BacDMS: Bakterielle Umwandlungen von Dimethylsulfoniumpropionat im Weddelmeer
Dimethylsulfide (DMS) is a climate-relevant trace gas of marine origin that acts as a precursor of cloud condensation nuclei in the atmosphere. The Southern Ocean is recognized as a region of significant sea-to-air transfer of DMS. Hotspots of DMS production were detected close to the Antarctic continent and in the zone of seasonal sea ice melting. Model simulations revealed that the perturbation of ocean-atmosphere DMS fluxes can alter the cloud coverage and, thereby, potentially affect the atmospheric radiative balance. Consequently, understanding and predicting marine DMS production is critical to future climate change scenarios. DMS is produced in the surface ocean by the bacterial degradation of phytoplankton-derived dimethylsulfoniopropionate (DMSP). Bacterial DMSP degradation occurrs via two competing, enzymatically mediated pathways: the demethylation pathway and the cleavage pathway. Since only the cleavage pathway results in the production of DMS, a better understanding of environmental factors and genetic capabilities that control the balance between the two pathways is of high importance to assess the regulation of biologically driven DMS fluxes from the ocean to the atmosphere. While global-scale implications of marine DMSP cycling had been recognized for more than 30 years, only recently developed methods in molecular biology and ‟omics” approaches identified genes involved in the bacterial DMSP metabolism and provided insight into their phylogenetic distribution. To date, our understanding of DMSP cycling is largely derived from studies conducted at low- and mid-latitudes, while the knowledge on polar oceans is very limited. The analysis of the bacterial community composition in the Weddell Sea by means of 16S rRNA amplicon sequencing revealed high abundances of potentially DMS-producing bacterial groups like the Roseobacter clade und SAR11.

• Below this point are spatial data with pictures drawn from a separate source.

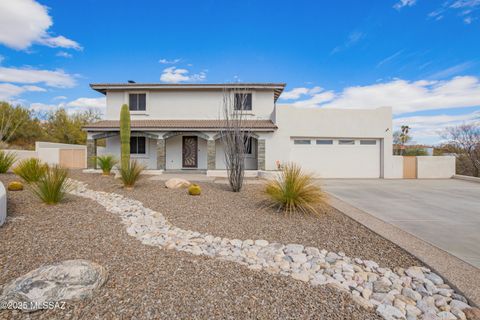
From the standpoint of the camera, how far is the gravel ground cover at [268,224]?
4.51 m

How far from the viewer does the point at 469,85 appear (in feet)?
56.9

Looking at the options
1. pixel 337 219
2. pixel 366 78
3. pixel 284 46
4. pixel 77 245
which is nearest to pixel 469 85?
pixel 366 78

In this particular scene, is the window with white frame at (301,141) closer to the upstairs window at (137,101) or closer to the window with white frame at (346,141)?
the window with white frame at (346,141)

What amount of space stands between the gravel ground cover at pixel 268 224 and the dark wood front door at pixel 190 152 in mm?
9366

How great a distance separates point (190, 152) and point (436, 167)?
691 inches

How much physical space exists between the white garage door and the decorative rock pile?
12502 mm

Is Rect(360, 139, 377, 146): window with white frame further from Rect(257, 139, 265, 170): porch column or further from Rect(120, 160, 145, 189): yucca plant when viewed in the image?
Rect(120, 160, 145, 189): yucca plant

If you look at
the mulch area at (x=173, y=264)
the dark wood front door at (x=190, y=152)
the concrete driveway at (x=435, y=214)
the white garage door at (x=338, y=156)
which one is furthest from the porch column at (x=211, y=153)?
the mulch area at (x=173, y=264)

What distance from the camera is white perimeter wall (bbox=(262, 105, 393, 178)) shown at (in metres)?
16.4

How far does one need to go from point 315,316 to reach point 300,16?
1519 cm

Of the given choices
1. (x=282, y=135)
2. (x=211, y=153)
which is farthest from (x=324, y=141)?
(x=211, y=153)

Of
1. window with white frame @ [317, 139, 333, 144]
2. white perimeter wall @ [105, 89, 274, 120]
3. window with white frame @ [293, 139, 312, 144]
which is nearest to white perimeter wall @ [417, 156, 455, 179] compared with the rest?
window with white frame @ [317, 139, 333, 144]

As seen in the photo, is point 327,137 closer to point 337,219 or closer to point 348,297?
point 337,219

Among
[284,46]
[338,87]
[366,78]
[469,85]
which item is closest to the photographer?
[284,46]
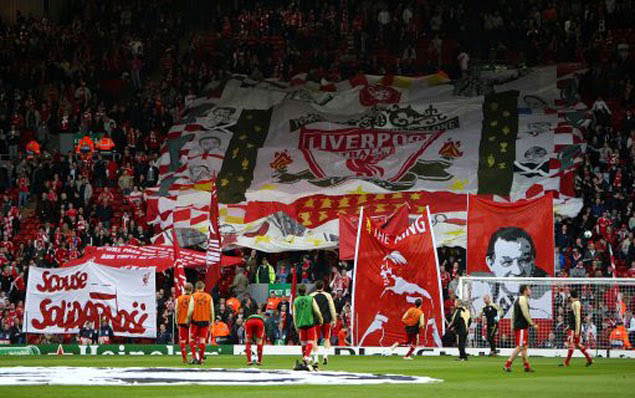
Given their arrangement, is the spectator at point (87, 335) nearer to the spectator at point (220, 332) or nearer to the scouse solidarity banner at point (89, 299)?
the scouse solidarity banner at point (89, 299)

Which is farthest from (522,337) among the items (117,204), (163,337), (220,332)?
(117,204)

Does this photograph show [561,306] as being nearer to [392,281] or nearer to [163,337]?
[392,281]

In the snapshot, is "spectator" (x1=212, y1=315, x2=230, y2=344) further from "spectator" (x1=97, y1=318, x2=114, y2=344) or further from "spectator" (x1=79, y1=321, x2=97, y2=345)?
"spectator" (x1=79, y1=321, x2=97, y2=345)

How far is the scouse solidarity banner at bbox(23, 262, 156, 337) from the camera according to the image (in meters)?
38.9

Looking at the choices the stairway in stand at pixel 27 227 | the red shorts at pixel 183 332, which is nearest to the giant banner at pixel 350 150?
the stairway in stand at pixel 27 227

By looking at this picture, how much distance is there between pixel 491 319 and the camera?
3500 centimetres

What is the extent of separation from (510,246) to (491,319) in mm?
2407

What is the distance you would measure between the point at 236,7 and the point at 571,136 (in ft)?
63.3

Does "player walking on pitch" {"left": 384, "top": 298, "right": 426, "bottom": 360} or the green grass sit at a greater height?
"player walking on pitch" {"left": 384, "top": 298, "right": 426, "bottom": 360}

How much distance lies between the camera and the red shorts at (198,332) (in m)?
29.9

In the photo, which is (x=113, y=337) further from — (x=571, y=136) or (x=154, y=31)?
(x=154, y=31)

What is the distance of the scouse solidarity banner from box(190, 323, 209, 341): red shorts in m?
8.95

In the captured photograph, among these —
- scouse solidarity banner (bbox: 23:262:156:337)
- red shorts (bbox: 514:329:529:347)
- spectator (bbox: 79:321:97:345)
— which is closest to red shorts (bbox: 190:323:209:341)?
red shorts (bbox: 514:329:529:347)

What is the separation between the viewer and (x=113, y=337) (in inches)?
1551
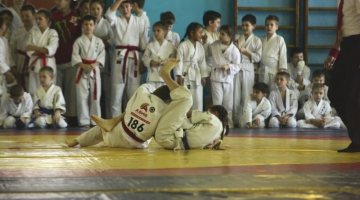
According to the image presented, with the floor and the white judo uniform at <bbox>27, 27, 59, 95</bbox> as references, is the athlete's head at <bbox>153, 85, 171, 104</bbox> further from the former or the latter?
the white judo uniform at <bbox>27, 27, 59, 95</bbox>

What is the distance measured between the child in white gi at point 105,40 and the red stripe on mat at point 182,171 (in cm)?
503

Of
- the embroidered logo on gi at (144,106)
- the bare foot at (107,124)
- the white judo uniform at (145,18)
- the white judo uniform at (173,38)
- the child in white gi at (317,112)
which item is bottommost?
the child in white gi at (317,112)

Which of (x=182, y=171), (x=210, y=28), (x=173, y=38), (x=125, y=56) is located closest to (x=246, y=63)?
(x=210, y=28)

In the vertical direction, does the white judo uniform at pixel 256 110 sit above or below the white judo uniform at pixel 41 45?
below

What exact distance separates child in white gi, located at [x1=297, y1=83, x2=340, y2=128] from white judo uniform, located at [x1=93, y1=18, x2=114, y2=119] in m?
2.50

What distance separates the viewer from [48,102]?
7.28 metres

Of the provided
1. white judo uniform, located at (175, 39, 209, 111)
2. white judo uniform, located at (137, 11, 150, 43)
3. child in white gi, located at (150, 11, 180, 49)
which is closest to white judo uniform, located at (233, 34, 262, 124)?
white judo uniform, located at (175, 39, 209, 111)

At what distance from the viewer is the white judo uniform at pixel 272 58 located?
8.14 metres

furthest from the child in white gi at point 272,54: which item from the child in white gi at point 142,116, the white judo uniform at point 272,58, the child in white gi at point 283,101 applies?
the child in white gi at point 142,116

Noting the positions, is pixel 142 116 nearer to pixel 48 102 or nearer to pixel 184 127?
pixel 184 127

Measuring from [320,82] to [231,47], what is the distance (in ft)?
4.12

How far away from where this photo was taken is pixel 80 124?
25.1ft

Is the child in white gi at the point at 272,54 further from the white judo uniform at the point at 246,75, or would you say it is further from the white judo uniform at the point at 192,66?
the white judo uniform at the point at 192,66

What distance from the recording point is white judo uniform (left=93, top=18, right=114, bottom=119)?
7.91 meters
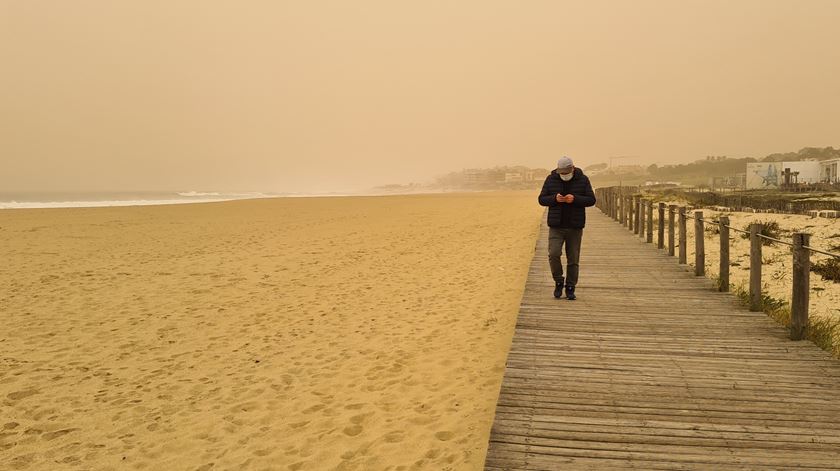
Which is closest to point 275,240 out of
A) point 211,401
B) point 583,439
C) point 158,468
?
point 211,401

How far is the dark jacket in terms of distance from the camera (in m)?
5.91

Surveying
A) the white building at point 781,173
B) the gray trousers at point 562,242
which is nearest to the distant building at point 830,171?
the white building at point 781,173

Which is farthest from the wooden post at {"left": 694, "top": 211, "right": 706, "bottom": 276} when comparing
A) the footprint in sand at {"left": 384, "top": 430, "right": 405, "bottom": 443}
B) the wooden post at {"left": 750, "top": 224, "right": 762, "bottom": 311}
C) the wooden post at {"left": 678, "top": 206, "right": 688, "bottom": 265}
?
the footprint in sand at {"left": 384, "top": 430, "right": 405, "bottom": 443}

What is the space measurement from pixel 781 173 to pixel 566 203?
5496cm

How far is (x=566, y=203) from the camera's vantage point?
19.6 ft

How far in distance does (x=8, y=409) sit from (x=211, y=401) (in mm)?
1794

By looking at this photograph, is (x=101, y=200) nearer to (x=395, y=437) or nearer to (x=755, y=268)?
(x=395, y=437)

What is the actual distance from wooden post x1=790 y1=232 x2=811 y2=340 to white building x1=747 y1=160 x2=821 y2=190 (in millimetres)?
52256

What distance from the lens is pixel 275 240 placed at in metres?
16.9

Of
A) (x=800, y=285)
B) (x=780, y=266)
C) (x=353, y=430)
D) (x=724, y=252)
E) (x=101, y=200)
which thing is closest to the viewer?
(x=353, y=430)

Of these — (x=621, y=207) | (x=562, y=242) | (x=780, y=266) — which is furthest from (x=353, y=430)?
(x=621, y=207)

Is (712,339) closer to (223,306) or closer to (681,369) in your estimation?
(681,369)

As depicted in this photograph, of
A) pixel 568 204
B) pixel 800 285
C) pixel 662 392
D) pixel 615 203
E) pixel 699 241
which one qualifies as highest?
pixel 568 204

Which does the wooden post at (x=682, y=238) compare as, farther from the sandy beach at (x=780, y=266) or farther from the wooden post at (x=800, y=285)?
the wooden post at (x=800, y=285)
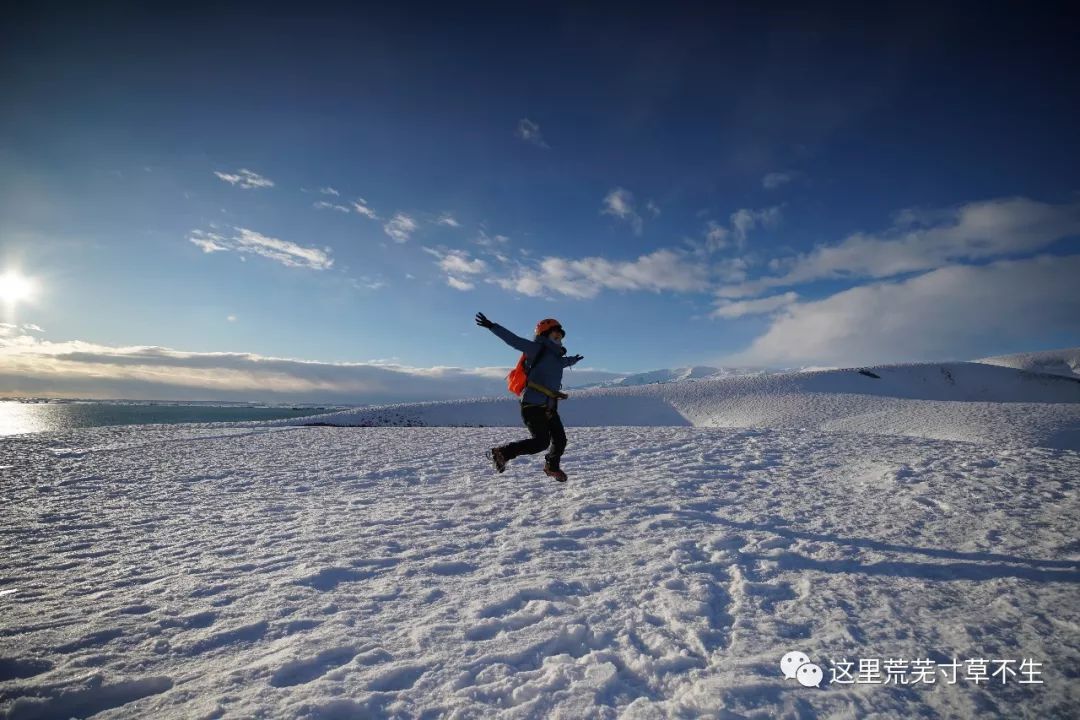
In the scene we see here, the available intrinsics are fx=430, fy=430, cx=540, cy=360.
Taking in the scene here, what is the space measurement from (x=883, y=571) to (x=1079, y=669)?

In the proposed project, we want to apply state-of-the-art methods in molecular biology combined with bioinformatics tools to
analyse the environmental regulation of bacterial DMSP degradation
investigate the diversity and taxonomy of DMSP-degrading bacteria,
analyse the gene inventory for DMSP transformations and
characterize metabolic and ecological strategies of keystone species in the Weddell Sea.
Seawater samples collected along the Eastern Weddell Sea ice shelf, the Filchner-Ronne ice shelf and in the Weddell Gyre will be analyzed. Expected results will expand the knowledge on DMSP transformations by Antarctic bacterioplankton and its control by the polar marine environment. An improved mechanistic understanding of bacterial DMSP degradation in the Weddell Sea will contribute to reliable projections of marine DMS emissions in the Southern Ocean under future climate scenarios.